Even the electromagnetic field is a collection of oscillators, one for each wavevector and polarization, as is easily seen by Fourier transforming the wave equation. And the same goes for the W and Z
and gluon fields, when interactions are neglected.
# Hamiltonian: H = p^2/2m + mw^2 x^2/2.
Classical equations are dx/dt = p/m, and dp/dt = - m w^2 x, hence d^2 x/dt^2 = -w^2 x.
# Estimate the size of the ground state wave function using the uncertainty relation:
if the size is L, then the minimum momentum uncertainty is of order hbar/L, so the minimum
energy is of order E = (hbar/L)^2/2m + mw^2 L^2/2. Minimize wrt L to find L = x_0 := sqrt(hbar/mw).
At this value, the energy is of order hbar w.
The quantum oscillator has a length scale, while the classical one does not.
Note L_0 goes to zero with hbar, and inversely with m or w.
# H = 1/2 hbar w [ (x_0 p/hbar)^2 + (x/x_0)^2]. Note the location of the x_0's and hbar's can
be determined easily by dimensional analysis.
# H looks like A^2 + B^2, which can be factorized as [(A+iB)(A-iB) + (A-iB)(A+iB)]/2. This turns
out to be a great idea, so define

a = ((x/x_0) + i (x_0 p/hbar))/sqrt[2]

Then [x,p]=ihbar implies [a,a*]=1, so we get H = hbar w (a*a + 1/2).
The spectrum of the number operator N=a*a is the nonnegative integers (see below), so the energy spectrum
is E = (n + 1/2) hbar w, and the ground state has energy 1/2 hbar w, the zero-point energy.
# Note N is hermitian, so the spectrum is real. Also if a were a complex number,
a*a would be non-negative. In fact this is true for the operator as well: <v|a*a|v> =||a|v>||^2 >=0,
so in particular the eigenvalues of N are non-negative.
Moreover, if |v> is an eigenvector with eigenvalue v,
N|v> = v|v>, it follows from [N,a*] = a* and [N,a] = -a that
N a*|v> = (v+1)|v> and Na|v> = (v-1)|v>.
Thus a* and a are raising and lowering operators, or ladder operators,
and the eigenstates come in infinite chains,
...|v-2>,|v-1>,|v>,|v+1>,|v+2>,...

*Directions*:
1 – In the oscillator notes, condense the paragraph beginning "H looks like A^2 + B^2" into a short list that keeps its main facts.
2 – Reproduce the part of the oscillator notes between "# H looks like" and "Na|v> = (v-1)|v>.", inclusive, without changing a character.

*Data rows*:
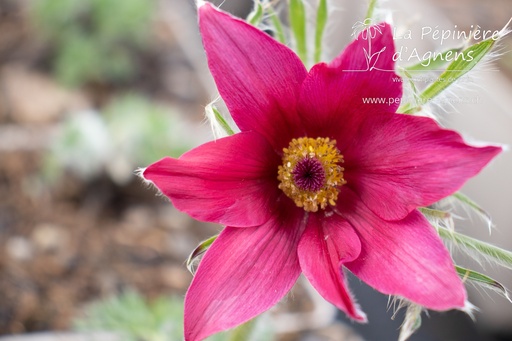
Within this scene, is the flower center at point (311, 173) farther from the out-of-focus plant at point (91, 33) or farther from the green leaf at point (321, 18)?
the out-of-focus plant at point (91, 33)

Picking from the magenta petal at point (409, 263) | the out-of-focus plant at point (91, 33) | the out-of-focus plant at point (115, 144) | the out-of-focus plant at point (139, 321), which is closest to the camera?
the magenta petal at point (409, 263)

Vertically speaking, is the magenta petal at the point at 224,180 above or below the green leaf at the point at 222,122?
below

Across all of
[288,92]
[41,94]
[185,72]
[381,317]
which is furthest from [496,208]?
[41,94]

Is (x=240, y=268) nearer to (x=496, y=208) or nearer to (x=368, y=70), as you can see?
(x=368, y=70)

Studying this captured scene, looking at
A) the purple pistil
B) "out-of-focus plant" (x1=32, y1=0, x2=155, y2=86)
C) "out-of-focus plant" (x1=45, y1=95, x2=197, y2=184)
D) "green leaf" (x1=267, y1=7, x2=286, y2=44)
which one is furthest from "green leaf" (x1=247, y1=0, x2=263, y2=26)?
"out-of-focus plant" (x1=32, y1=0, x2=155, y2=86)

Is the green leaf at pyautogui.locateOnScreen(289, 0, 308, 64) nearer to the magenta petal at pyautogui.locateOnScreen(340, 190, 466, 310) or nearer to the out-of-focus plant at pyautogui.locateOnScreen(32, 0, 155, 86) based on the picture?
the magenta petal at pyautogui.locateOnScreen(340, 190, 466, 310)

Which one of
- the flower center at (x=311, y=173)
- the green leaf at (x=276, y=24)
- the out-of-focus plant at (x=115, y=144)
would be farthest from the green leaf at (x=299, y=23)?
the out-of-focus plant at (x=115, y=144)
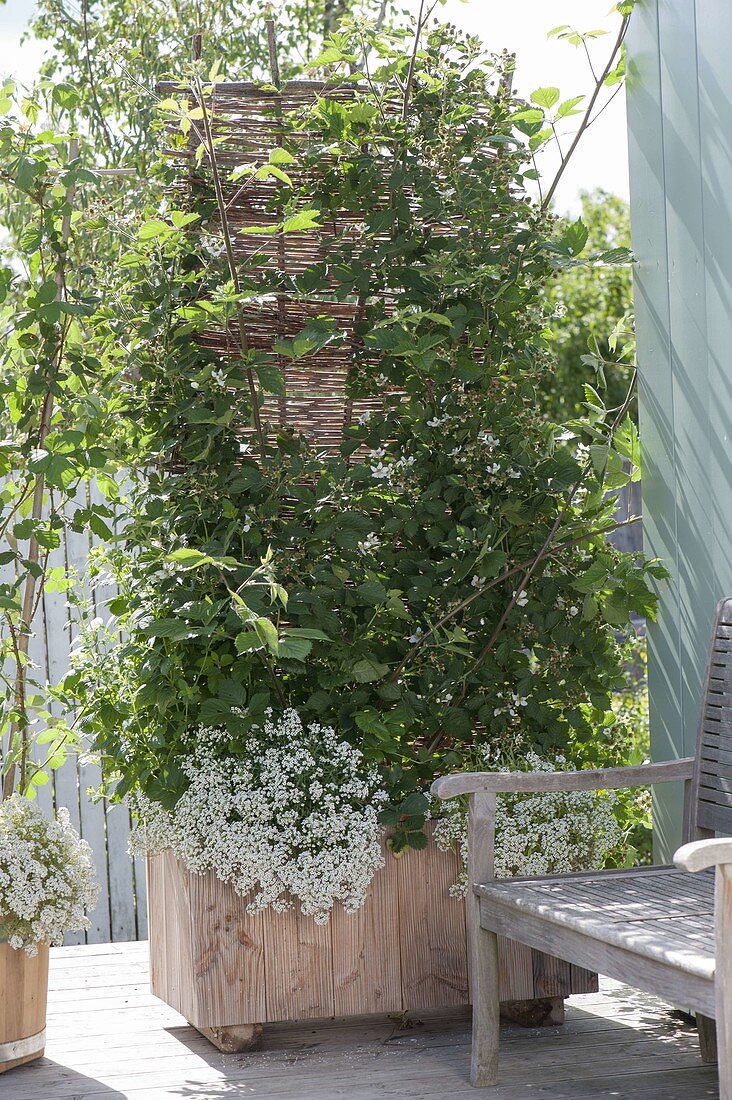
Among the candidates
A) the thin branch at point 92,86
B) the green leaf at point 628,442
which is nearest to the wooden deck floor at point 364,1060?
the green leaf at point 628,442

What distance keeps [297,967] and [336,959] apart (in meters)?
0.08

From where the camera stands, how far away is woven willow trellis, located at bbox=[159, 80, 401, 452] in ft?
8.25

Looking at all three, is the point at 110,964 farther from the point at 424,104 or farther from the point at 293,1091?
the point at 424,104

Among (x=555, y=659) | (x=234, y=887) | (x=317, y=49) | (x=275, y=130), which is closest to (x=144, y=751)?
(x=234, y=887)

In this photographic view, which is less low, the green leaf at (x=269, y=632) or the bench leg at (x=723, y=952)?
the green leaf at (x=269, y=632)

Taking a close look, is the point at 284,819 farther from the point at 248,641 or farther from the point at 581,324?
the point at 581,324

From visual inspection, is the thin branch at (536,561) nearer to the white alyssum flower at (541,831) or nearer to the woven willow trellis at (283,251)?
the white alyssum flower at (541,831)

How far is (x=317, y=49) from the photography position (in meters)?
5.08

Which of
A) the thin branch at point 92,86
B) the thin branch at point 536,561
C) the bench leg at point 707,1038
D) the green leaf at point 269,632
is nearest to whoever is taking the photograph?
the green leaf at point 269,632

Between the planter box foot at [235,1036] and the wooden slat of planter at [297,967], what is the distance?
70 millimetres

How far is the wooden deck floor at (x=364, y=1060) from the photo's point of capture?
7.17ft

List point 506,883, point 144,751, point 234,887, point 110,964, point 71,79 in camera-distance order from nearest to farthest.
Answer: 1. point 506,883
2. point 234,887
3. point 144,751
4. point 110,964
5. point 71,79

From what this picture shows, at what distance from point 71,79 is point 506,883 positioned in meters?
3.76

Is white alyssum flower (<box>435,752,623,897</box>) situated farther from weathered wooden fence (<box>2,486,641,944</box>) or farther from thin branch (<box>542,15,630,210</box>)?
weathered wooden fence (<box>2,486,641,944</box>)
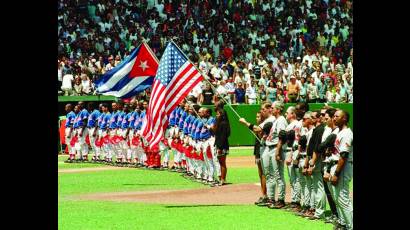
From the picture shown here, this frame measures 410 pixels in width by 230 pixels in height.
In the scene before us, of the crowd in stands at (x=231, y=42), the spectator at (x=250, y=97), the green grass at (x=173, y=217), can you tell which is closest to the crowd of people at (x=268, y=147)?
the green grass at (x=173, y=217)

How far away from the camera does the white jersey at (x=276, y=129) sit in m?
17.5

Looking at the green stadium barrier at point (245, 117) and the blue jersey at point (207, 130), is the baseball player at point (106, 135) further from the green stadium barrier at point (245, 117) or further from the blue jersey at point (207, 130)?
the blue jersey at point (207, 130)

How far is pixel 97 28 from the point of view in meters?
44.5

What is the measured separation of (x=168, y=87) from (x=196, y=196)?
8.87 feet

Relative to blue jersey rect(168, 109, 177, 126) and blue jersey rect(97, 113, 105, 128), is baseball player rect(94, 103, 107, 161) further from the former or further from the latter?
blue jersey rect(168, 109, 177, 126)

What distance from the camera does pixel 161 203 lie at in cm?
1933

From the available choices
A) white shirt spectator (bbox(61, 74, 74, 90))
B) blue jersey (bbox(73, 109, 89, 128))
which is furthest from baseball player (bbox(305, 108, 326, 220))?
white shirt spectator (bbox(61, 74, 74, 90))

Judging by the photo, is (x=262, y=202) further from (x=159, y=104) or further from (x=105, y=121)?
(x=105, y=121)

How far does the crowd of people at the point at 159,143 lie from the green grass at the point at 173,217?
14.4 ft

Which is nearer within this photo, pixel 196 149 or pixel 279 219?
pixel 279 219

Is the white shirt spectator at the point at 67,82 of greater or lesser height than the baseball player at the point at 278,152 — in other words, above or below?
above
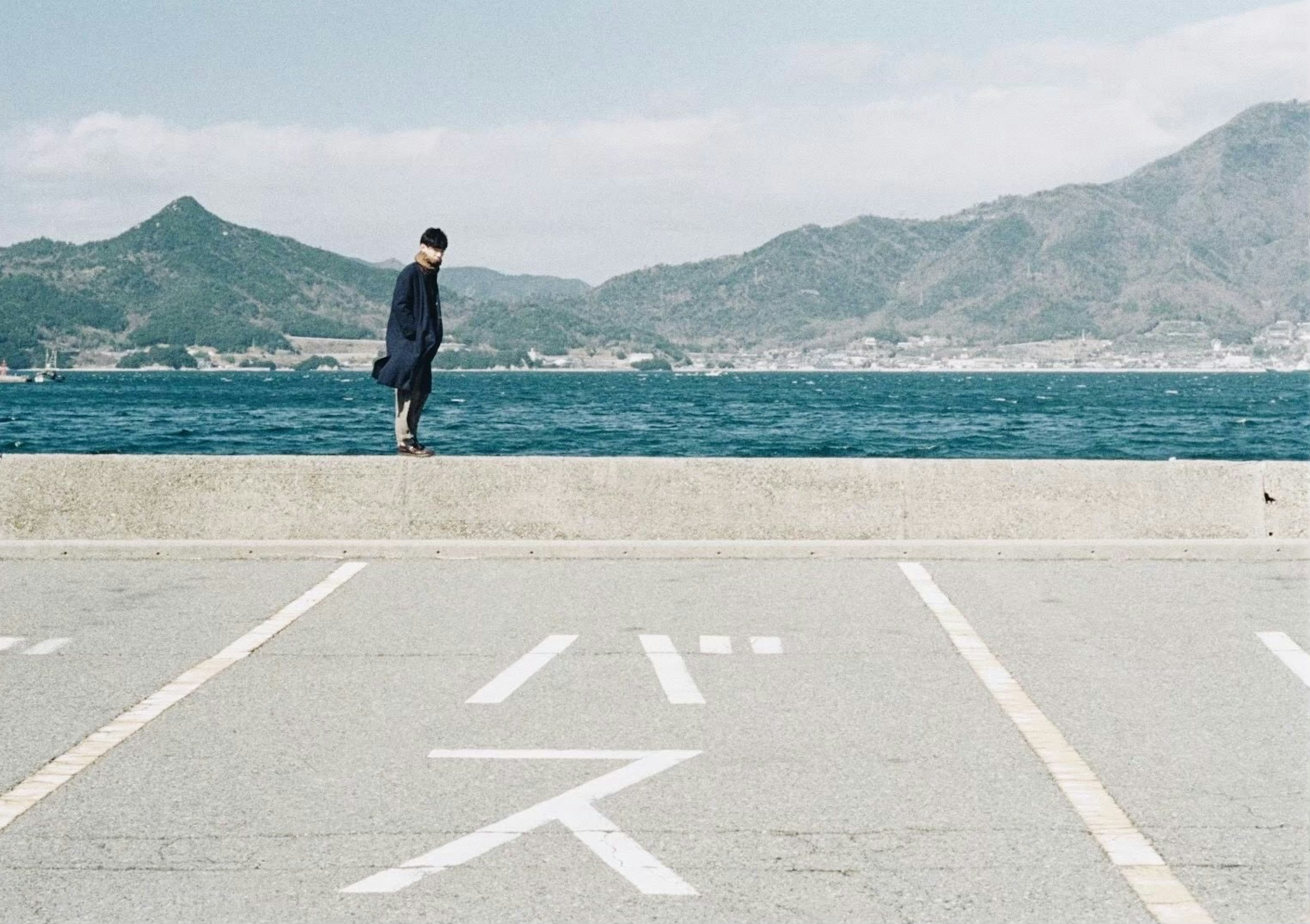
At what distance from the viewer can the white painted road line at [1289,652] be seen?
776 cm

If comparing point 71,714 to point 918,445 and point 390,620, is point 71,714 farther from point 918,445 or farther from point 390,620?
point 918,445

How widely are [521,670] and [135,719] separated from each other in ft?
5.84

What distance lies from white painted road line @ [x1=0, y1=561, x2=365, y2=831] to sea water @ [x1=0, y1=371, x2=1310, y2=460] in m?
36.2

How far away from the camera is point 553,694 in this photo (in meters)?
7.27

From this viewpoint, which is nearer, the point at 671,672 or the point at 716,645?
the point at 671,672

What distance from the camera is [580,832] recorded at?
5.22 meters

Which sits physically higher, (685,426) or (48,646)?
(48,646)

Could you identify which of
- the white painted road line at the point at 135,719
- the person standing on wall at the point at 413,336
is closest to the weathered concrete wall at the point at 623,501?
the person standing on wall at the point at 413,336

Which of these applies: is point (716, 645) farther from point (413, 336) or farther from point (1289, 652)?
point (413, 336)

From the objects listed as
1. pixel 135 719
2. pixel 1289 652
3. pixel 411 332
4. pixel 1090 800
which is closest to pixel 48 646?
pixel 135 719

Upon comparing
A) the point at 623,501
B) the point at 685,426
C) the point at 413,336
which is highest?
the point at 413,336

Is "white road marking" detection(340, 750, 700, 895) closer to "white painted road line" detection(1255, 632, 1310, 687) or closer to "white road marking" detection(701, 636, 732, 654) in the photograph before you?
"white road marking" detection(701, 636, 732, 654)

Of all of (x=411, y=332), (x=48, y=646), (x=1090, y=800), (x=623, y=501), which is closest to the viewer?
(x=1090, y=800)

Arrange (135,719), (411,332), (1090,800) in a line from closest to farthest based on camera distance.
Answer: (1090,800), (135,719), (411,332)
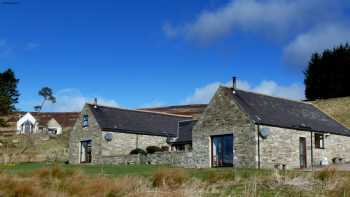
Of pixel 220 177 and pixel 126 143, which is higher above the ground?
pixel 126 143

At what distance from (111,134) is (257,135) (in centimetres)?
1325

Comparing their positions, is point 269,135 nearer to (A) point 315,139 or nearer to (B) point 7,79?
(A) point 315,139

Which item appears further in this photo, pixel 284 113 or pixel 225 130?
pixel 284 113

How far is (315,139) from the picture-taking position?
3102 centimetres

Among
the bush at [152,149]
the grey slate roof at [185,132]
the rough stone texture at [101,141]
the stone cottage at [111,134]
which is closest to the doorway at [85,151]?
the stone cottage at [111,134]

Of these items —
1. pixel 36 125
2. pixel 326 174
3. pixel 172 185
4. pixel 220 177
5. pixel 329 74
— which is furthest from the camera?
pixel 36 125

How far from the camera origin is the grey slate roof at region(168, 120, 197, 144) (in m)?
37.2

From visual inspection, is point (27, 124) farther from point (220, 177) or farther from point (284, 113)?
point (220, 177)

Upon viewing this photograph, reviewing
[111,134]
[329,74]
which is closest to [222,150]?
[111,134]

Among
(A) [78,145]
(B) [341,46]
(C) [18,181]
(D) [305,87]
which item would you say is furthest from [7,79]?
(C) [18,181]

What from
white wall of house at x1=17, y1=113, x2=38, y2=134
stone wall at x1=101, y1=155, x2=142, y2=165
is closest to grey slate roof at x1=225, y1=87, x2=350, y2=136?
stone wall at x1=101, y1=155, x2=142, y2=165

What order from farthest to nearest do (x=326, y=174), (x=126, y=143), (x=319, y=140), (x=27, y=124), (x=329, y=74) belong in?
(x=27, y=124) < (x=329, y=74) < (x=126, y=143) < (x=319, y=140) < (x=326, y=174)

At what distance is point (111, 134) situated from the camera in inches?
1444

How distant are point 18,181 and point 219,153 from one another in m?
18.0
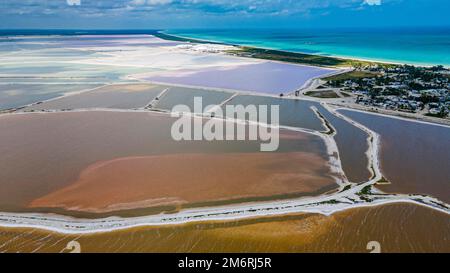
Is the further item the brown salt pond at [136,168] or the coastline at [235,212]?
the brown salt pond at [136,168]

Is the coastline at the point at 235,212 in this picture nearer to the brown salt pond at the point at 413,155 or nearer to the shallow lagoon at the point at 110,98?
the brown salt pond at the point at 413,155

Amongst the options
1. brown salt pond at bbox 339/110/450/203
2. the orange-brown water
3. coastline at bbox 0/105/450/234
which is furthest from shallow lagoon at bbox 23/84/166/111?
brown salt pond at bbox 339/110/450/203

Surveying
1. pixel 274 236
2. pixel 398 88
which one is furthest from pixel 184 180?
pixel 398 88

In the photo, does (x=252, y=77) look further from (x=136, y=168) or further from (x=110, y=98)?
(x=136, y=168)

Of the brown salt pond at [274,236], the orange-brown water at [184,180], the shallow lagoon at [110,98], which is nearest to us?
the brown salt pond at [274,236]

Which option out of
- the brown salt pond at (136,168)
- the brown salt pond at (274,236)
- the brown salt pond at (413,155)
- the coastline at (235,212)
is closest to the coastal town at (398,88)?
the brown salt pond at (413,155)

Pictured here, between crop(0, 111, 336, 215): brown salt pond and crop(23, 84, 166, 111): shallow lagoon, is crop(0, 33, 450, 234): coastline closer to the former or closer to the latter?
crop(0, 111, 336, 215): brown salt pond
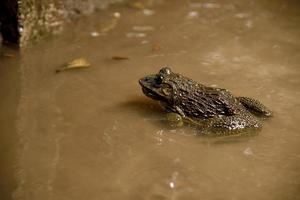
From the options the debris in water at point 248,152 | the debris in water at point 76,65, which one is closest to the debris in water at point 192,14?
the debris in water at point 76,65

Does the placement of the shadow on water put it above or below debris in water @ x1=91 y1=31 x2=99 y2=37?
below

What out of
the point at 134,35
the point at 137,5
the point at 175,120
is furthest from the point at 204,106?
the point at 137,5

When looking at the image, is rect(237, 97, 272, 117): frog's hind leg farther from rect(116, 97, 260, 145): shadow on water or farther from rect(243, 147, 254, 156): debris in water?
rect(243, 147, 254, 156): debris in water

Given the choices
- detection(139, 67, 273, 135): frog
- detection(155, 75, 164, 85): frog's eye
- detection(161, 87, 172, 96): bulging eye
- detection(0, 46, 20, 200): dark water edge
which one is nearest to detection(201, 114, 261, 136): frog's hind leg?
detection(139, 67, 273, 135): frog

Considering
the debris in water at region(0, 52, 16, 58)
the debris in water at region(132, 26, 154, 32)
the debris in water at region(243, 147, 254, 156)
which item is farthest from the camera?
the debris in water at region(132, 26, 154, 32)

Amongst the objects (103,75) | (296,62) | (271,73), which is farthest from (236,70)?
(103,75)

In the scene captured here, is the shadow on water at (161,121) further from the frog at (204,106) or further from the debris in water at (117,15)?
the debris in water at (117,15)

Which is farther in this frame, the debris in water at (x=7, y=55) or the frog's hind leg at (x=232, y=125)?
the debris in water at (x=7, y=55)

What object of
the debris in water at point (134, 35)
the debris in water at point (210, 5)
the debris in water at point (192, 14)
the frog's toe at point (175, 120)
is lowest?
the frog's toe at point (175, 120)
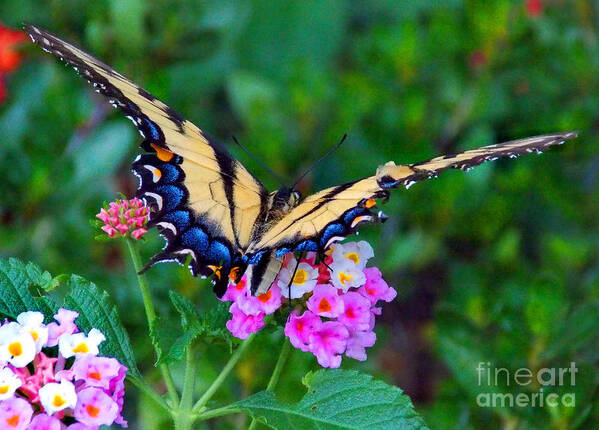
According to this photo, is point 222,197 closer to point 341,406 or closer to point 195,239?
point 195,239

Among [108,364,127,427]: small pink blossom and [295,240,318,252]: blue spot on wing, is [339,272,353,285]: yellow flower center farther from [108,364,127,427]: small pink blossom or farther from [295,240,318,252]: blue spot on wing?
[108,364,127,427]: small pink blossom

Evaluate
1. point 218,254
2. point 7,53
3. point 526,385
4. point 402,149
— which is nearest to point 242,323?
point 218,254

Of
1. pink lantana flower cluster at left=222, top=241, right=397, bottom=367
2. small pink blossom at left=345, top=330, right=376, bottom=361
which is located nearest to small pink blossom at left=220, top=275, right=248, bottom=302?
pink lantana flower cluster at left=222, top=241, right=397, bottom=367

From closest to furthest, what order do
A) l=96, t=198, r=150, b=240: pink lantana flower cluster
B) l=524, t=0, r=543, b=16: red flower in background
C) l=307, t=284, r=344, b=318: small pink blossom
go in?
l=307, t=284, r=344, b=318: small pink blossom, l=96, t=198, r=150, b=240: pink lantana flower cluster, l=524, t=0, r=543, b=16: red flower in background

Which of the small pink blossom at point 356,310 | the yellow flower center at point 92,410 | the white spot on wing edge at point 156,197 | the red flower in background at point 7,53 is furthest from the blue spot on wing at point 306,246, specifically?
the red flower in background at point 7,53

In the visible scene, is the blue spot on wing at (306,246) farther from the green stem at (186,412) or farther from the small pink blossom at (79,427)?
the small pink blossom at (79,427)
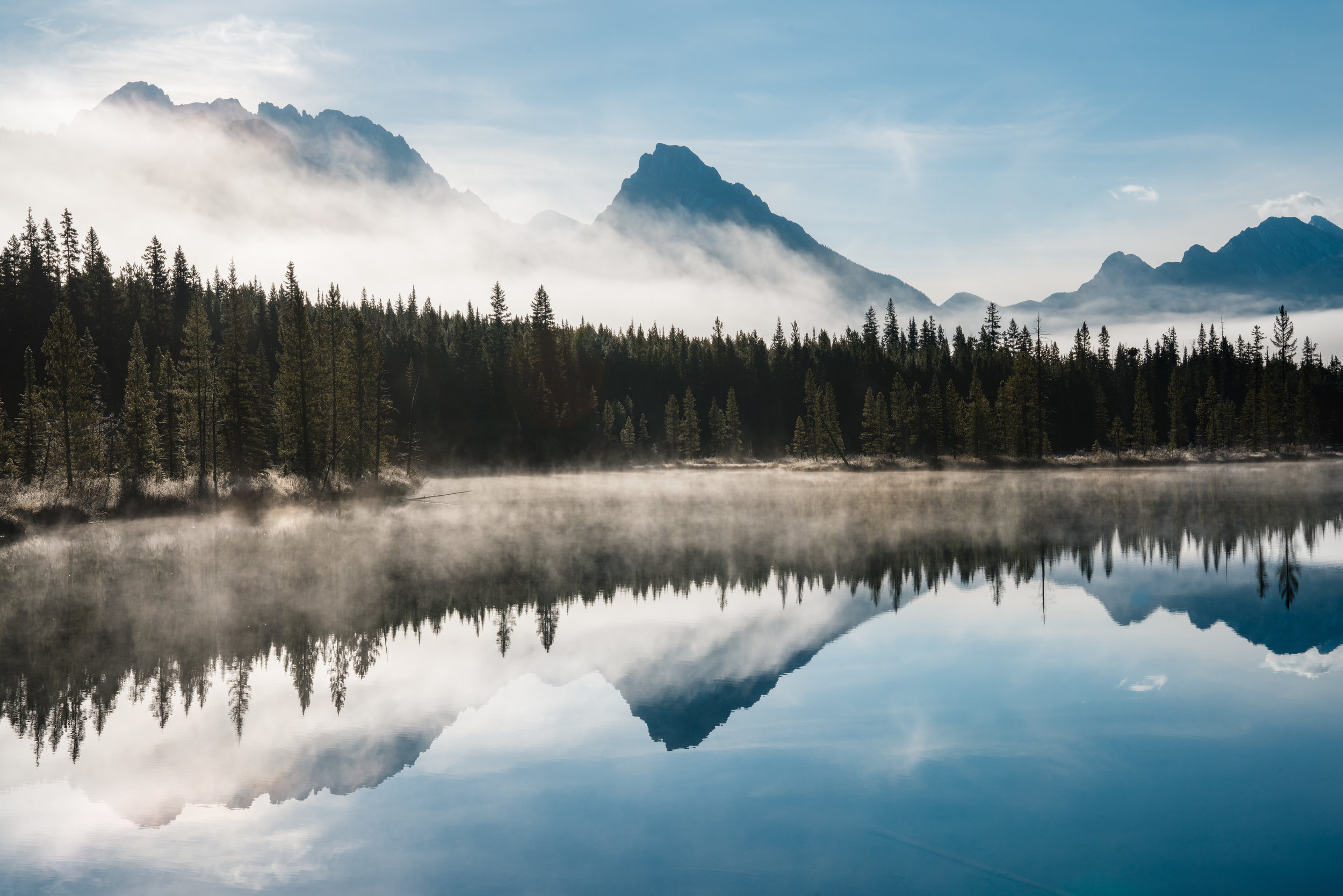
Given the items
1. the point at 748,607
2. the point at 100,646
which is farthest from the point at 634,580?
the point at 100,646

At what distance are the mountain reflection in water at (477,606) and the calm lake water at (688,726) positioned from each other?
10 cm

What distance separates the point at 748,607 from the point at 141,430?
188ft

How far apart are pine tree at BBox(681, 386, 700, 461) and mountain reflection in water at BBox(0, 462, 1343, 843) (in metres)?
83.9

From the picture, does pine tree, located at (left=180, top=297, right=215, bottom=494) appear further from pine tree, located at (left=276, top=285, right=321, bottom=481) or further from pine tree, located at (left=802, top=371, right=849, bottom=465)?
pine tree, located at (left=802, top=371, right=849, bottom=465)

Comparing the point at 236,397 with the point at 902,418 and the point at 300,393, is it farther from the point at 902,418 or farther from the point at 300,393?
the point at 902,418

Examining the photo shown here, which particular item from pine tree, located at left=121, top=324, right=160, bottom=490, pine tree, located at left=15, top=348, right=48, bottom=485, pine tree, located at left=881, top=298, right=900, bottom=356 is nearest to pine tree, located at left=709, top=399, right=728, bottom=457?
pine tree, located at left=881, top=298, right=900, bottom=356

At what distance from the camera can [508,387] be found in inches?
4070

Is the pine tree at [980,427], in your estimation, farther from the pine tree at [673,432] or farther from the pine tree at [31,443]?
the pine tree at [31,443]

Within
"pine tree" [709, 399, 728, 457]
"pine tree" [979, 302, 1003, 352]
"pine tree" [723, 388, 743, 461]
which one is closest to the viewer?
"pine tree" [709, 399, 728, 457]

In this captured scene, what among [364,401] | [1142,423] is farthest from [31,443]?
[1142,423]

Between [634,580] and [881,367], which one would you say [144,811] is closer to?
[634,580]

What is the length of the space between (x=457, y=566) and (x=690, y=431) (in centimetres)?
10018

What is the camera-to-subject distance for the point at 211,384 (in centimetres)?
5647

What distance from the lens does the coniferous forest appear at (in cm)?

*Outputs by task*:
1 –
- H has the form A^2 + B^2, which factorizes as [(A+iB)(A-iB) + (A-iB)(A+iB)]/2.
- Define a = ((x/x_0) + i (x_0 p/hbar))/sqrt[2].
- [x,p] = i hbar implies [a,a*] = 1, so H = hbar w (a*a + 1/2).
- The number operator N = a*a has the nonnegative integers as its spectrum, so the energy spectrum is E = (n + 1/2) hbar w.
- The ground state has energy 1/2 hbar w, the zero-point energy.

2 –
# H looks like A^2 + B^2, which can be factorized as [(A+iB)(A-iB) + (A-iB)(A+iB)]/2. This turns
out to be a great idea, so define

a = ((x/x_0) + i (x_0 p/hbar))/sqrt[2]

Then [x,p]=ihbar implies [a,a*]=1, so we get H = hbar w (a*a + 1/2).
The spectrum of the number operator N=a*a is the nonnegative integers (see below), so the energy spectrum
is E = (n + 1/2) hbar w, and the ground state has energy 1/2 hbar w, the zero-point energy.
# Note N is hermitian, so the spectrum is real. Also if a were a complex number,
a*a would be non-negative. In fact this is true for the operator as well: <v|a*a|v> =||a|v>||^2 >=0,
so in particular the eigenvalues of N are non-negative.
Moreover, if |v> is an eigenvector with eigenvalue v,
N|v> = v|v>, it follows from [N,a*] = a* and [N,a] = -a that
N a*|v> = (v+1)|v> and Na|v> = (v-1)|v>.